When I slowly began to get well from a crippling mental illness that led to a chronic drug and alcohol addiction, I wanted to reflect on how I came to get myself into such a situation. As a performer of poetry, I set about making a show that told my story. To me, it was a simple process, write about what actually happened, engage a director to make sure that I did not fall off the stage, book some venues, and hey presto, theatreland (arts centres and rehabs really) here we come! And that’s what happened, more or less. It was a great and liberating experience.
But I could not stop writing about it all. Not just about my own fall from grace and subsequent recovery, but also the plights of others too. I began to write poetry about places, historical events and people who had either succeeded or failed. Hurricane Katrina, the Hillsborough disaster and the Miners’ Strike for example. I accumulated a substantial body of work and felt that I had enough to submit to a publisher. Who though?

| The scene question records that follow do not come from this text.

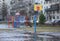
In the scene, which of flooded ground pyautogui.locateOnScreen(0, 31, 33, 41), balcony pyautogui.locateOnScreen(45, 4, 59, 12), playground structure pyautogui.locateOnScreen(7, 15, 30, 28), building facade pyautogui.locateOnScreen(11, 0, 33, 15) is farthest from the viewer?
building facade pyautogui.locateOnScreen(11, 0, 33, 15)

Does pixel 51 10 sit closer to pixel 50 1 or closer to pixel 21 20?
pixel 50 1

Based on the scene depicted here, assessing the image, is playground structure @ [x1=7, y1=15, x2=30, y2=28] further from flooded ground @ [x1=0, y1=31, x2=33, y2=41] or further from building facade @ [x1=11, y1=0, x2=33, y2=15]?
building facade @ [x1=11, y1=0, x2=33, y2=15]

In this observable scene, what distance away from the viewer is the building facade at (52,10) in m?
75.6

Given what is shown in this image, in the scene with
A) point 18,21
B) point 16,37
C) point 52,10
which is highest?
point 16,37

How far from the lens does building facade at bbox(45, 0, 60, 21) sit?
248 ft

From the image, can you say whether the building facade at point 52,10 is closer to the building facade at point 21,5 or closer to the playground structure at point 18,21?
the building facade at point 21,5

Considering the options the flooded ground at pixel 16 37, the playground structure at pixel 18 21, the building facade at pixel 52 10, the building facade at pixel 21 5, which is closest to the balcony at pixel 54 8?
the building facade at pixel 52 10

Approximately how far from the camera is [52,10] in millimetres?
77188

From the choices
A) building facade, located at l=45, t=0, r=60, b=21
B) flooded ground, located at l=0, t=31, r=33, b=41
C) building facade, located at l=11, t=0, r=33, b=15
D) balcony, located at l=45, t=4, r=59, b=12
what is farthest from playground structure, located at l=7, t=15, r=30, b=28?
building facade, located at l=11, t=0, r=33, b=15

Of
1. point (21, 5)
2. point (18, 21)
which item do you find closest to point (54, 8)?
point (21, 5)

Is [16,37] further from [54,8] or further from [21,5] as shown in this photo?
[21,5]

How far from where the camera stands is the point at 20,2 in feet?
275

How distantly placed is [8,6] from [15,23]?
59.8 metres

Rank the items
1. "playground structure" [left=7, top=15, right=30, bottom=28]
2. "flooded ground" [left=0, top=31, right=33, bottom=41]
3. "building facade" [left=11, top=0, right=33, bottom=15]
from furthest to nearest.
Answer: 1. "building facade" [left=11, top=0, right=33, bottom=15]
2. "playground structure" [left=7, top=15, right=30, bottom=28]
3. "flooded ground" [left=0, top=31, right=33, bottom=41]
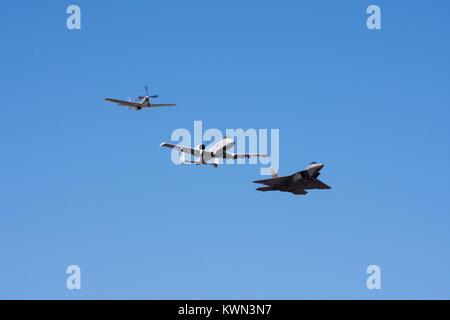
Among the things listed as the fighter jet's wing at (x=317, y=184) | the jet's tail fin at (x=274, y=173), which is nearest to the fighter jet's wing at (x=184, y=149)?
the jet's tail fin at (x=274, y=173)

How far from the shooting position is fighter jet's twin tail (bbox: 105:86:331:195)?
107 m

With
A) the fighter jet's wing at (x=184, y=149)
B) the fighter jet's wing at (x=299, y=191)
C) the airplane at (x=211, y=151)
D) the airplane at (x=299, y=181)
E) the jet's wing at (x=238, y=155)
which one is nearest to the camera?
the airplane at (x=299, y=181)

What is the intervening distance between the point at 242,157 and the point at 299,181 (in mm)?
44594

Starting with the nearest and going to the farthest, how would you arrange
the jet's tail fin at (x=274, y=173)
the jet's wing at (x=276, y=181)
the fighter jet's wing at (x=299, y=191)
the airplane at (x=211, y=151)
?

I’d known the work of Jamie McGarry and his independent publishing house, ‘Valley Press’ for a few years, mainly for the high-quality product that he produced and the excellent writers who had found a home with him. I sent him the manuscript for his open submission call not really hoping for much back, everything is a punt, isn’t it? But the book got whittled down into his ‘possible’ list and then finally, just before Christmas last year, I was offered publication. It was a happy time for me, especially when considered all that had gone before.
The process since then has been thrilling. Working with an editor (the great Emma King), seeing the design of the book, appearing at events and readings, talking to the press etc. This has and continues to be an exhilarating ride. The book has just been published and I hope the readers of the book benefit from it as much as I have writing it. To be honest, it has helped save my life.